The Suicide Pool
The email landed at 9:03 AM, same as always: 'Who's next?' The subject line was all you needed. Someone—probably Jason in accounting—had started a new pool. $20 buy-in, winner takes all when the next person rage-quits or has a nervous breakdown.
I stared at my sad desk salad, pushing spinach leaves around with a plastic fork. At 32, I'd already become what I swore I never would: one of them. The zombie middle managers, hollowed out by quarterly goals and performance reviews, shuffling through the corridors with dead eyes and forced smiles.

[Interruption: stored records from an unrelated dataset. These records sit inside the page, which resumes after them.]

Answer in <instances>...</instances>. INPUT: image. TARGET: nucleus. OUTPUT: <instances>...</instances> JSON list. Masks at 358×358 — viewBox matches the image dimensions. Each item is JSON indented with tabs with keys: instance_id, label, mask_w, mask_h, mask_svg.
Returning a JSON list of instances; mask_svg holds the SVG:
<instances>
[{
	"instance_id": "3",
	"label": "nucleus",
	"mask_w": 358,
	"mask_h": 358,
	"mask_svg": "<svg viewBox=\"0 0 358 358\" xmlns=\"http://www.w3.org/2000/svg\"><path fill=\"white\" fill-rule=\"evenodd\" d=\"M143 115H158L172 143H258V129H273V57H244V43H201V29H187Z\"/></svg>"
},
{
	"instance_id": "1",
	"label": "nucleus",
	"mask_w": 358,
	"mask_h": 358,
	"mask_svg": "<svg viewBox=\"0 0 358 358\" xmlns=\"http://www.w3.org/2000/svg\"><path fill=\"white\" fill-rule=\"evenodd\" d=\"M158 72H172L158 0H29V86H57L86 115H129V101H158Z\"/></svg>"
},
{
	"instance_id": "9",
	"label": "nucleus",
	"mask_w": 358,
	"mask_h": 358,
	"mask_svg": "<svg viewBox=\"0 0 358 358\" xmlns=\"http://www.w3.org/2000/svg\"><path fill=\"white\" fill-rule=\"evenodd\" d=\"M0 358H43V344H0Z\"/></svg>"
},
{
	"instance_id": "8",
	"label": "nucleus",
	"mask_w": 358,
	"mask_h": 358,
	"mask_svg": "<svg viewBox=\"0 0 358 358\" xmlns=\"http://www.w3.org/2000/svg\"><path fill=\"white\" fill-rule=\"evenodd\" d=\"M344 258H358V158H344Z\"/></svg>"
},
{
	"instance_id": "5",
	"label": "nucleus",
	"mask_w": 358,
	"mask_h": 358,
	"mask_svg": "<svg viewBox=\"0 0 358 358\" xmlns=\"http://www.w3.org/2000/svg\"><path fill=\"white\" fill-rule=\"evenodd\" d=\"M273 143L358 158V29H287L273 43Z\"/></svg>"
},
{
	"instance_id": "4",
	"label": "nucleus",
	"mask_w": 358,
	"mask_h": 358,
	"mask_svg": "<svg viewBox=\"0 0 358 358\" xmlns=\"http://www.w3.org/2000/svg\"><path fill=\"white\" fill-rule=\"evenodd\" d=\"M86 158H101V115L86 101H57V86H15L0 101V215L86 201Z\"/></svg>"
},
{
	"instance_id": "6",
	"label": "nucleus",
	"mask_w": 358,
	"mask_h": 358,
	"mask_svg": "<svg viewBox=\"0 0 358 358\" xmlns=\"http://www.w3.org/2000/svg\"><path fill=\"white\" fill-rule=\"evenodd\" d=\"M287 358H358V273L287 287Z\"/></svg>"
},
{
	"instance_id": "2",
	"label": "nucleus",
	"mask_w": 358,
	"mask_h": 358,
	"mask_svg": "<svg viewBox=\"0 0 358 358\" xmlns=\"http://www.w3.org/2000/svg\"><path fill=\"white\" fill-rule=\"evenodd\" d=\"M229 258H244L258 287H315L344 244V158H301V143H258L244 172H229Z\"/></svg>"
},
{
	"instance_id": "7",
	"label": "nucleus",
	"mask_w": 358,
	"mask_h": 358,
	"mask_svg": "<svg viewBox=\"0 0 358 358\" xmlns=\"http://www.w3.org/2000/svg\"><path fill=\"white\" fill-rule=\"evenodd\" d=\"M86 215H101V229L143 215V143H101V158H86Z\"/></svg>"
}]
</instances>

My phone buzzed. Mark. 'Dinner tonight?'
I'd been ghosting him for three weeks. Not because I didn't care—I cared too much. Because after my last promotion, when I'd caught myself wondering if I could schedule my grief like I scheduled my meetings, I knew I was too far gone. Mark deserved someone who could still feel things.
Something moved outside my window. A cat—orange, mangy, missing half an ear—sat on the fire escape, watching me through the glass. I hadn't seen a cat in this neighborhood in years. The building management company had them all 'removed' last spring, calling them a 'health hazard.' Just another inconvenience to be optimized away.
The cat tilted its head. Then it did something that stopped my cold, dead heart: it rolled onto its back, exposing its belly. Trusting. Alive.
I typed back to Mark: 'Yes. 7 PM. My place?'
Then I opened a new email. To HR. To my boss. To Jason in accounting.
Subject: I'm out.
The cat, still on the fire escape, closed its eyes in the sun. Some things, I realized, couldn't be domesticated. Some things were meant to be wild. And somewhere under all the careful layers of who I was supposed to be, she was still there, waking up hungry and ready to bite.